Perhaps this is bleedingly obvious to those with some familiarity with physics but I wanted to check if I have something right.
Say I want a car to go at 25mph and going at 25mph requires 1 unit of work.
If I want the car to go at 50mph, I will need 4 units of work, correct?
If I want the car to go at 100mph, I will need 16 units of work, still correct?
Does this not imply then that the marginal cost of velocity from 25mph to 50mph has been 3 additional units of work? This means that while the first 25mph cost 1 unit of work, the second 25mph cost 3 which is to say that the marginal cost goes up at the square of 1.73?
Say I wanted to know exactly how much additioanl work is required to go from 25mph to 26mph or from 25mph to 30mph, what would be the formula that would tell me the marginal cost of the velocity increase?
Assuming you’re speaking only in terms of ideal physics without resistance the energy (or work, same difference) required to reach a certain velocity from zero goes up with the square of the velocity. Choosing appropriate units E=1/2 m v^2
To get the marginal cost of velocity increase you derive that:
marginal cost of velocity increase = mv
So the marginal cost of velocity increase is proportional to the velocity.
m’s a constant so I’ll ignore that (or pretend the mass is 1 and my units “special”)
v = 100, E = 5000
v = 101, E = 5100.5
increase 100.5
v = 102, E = 5202
increase 101.5
v = 103, E = 5304.5
increase 102.5
v = 1000, E = 500 000
v = 1001, E = 501 000.5
increase 1000.5
v = 1002, E = 502 002
increase 1001.5
The marginal cost of velocity increase doesn’t tell you exactly how much additional work is required to go from 25-26 though, and definitely not from 25 - 30. It’s an approximation, and with the increase being 4% (or worse, 20%) of the current velocity, not that good a one.
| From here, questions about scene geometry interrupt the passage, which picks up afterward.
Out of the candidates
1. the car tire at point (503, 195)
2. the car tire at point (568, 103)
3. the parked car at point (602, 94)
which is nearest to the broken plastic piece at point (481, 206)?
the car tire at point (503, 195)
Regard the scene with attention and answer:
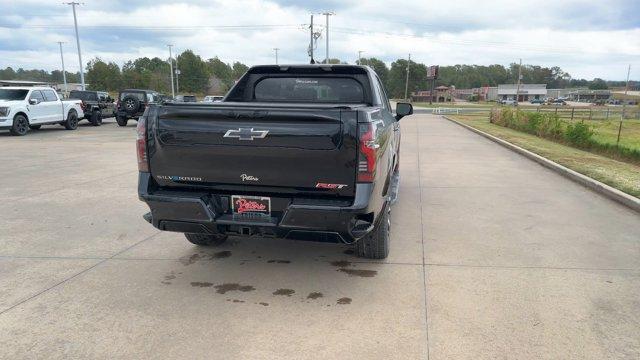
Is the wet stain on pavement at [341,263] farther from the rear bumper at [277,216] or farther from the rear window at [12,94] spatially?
the rear window at [12,94]

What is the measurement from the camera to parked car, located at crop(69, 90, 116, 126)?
23.3 metres

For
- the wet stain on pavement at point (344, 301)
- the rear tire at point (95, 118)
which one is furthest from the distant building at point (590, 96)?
the wet stain on pavement at point (344, 301)

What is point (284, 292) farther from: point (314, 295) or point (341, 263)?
point (341, 263)

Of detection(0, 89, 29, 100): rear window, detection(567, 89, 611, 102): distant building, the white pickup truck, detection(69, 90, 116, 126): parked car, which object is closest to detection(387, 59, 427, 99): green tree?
detection(567, 89, 611, 102): distant building

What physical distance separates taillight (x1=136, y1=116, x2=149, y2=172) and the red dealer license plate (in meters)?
0.82

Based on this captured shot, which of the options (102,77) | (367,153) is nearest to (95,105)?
(367,153)

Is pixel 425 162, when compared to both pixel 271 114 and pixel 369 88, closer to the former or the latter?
pixel 369 88

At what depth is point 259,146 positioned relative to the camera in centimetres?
362

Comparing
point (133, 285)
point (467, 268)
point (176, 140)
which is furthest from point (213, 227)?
point (467, 268)

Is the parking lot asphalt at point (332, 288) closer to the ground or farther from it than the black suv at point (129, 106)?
closer to the ground

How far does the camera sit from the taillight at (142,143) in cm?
385

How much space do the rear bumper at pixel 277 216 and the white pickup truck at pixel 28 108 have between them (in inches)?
661

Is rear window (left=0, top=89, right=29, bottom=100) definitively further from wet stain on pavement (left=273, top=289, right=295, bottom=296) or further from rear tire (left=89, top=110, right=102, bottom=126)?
wet stain on pavement (left=273, top=289, right=295, bottom=296)

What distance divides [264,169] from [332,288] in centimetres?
125
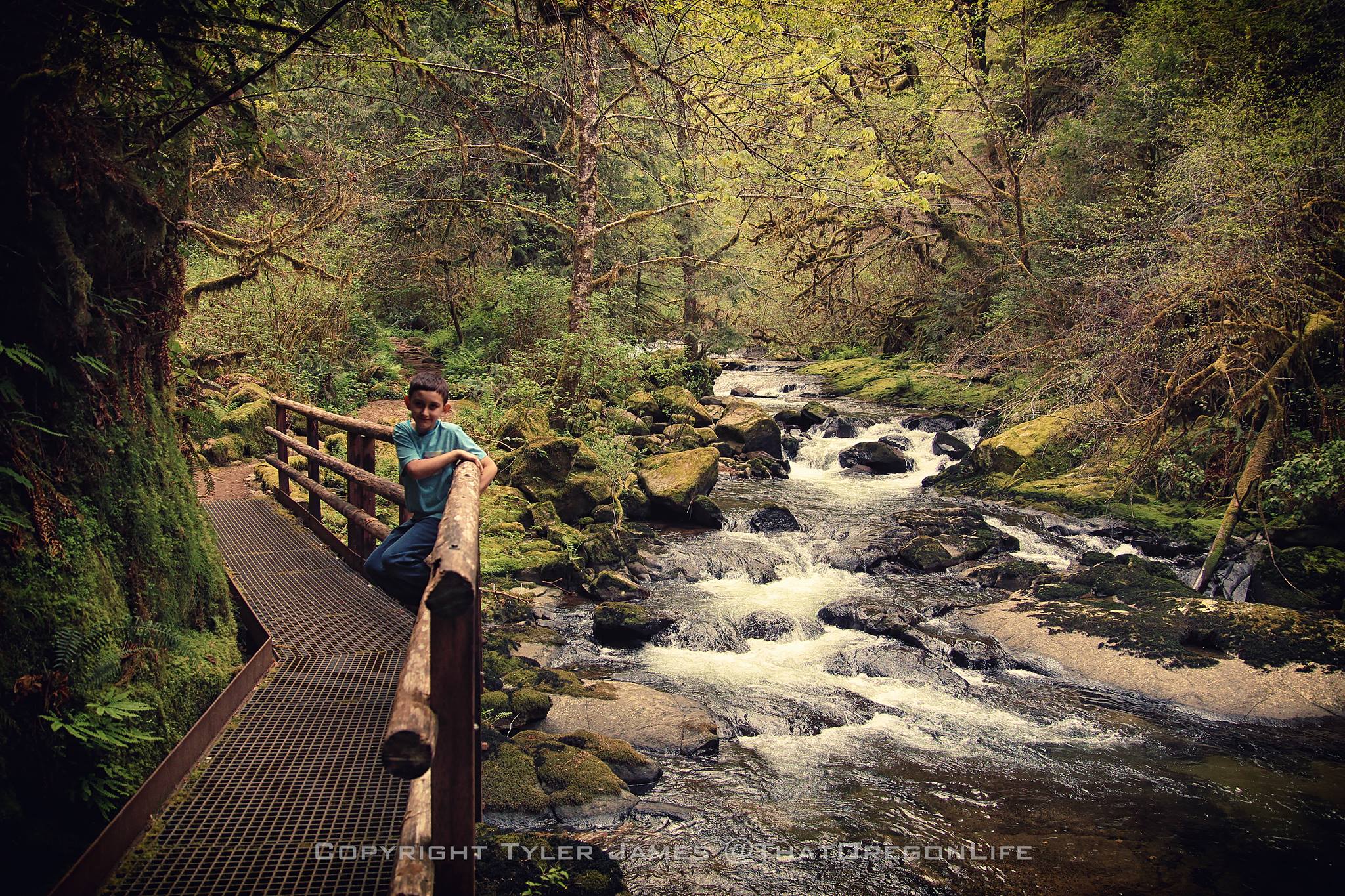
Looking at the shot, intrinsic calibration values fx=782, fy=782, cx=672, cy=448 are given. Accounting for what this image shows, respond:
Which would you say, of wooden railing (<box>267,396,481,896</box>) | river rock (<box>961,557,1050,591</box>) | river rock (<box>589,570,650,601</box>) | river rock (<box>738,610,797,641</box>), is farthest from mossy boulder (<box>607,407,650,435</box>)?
wooden railing (<box>267,396,481,896</box>)

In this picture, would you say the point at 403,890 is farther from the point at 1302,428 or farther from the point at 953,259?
the point at 953,259

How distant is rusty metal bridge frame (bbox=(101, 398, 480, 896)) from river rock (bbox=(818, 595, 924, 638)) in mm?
5629

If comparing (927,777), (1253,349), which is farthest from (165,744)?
(1253,349)

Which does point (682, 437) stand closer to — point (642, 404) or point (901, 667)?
point (642, 404)

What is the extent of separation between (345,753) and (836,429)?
16.0m

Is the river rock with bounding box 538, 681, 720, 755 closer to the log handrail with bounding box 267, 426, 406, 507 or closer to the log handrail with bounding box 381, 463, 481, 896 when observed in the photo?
the log handrail with bounding box 267, 426, 406, 507

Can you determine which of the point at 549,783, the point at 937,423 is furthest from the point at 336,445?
the point at 937,423

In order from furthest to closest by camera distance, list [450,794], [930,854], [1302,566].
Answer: [1302,566] < [930,854] < [450,794]

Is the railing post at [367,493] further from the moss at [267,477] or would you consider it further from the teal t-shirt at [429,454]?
the moss at [267,477]

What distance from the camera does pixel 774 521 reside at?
1272 centimetres

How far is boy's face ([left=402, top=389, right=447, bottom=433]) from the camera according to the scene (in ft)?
13.7

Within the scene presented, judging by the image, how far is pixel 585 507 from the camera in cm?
1192

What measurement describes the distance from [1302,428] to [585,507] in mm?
9770

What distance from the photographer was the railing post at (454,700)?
2201 millimetres
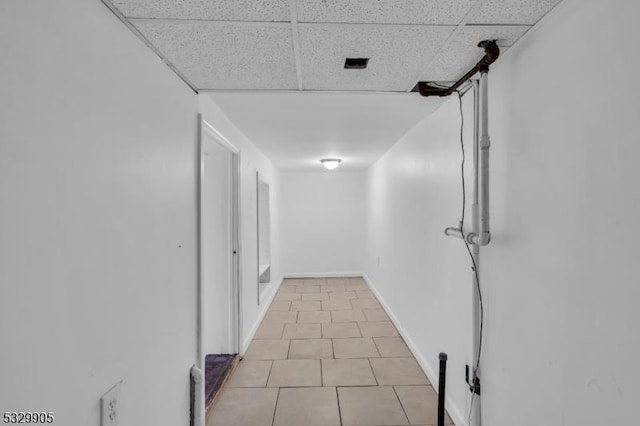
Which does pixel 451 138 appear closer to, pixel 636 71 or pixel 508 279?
pixel 508 279

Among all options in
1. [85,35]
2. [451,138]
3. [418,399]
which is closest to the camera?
[85,35]

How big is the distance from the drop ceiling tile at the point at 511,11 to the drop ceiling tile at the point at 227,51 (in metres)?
0.72

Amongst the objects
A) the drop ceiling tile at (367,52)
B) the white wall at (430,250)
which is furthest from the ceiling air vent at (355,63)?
the white wall at (430,250)

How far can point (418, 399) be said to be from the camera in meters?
2.39

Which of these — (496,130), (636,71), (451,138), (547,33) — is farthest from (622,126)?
(451,138)

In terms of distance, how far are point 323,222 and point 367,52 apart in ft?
17.9

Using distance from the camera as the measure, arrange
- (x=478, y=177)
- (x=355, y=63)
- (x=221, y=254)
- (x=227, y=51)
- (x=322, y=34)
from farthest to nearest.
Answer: (x=221, y=254) → (x=478, y=177) → (x=355, y=63) → (x=227, y=51) → (x=322, y=34)

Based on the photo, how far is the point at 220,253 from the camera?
299 centimetres

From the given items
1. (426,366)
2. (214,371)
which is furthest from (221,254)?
(426,366)

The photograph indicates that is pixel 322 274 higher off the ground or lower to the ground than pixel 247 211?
lower

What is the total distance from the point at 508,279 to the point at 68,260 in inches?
67.2

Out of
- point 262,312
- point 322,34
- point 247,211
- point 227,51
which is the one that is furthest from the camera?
point 262,312

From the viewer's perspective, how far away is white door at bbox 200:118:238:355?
9.77 feet

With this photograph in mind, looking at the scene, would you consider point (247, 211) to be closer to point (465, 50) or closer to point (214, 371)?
point (214, 371)
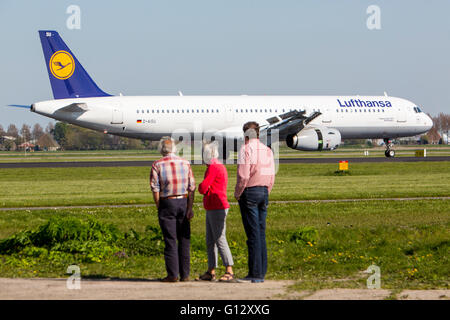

For the exact answer you have to do what you did initially. Calculate the energy at each velocity and subtract.
This is what calculus was invented for. As stated above, the kinetic energy is (mv^2)/2. The rate of change of energy with respect to velocity (the “marginal cost of velocity” in the OP’s parlance) is just the derivative of (mv^2)/2 with respect to v, i.e. mv, as shown by naita.
As noted, this ignores all other forces. In reality, friction and drag would be significant factors, becoming more significant the higher the speed. And drag scales like the square of the speed.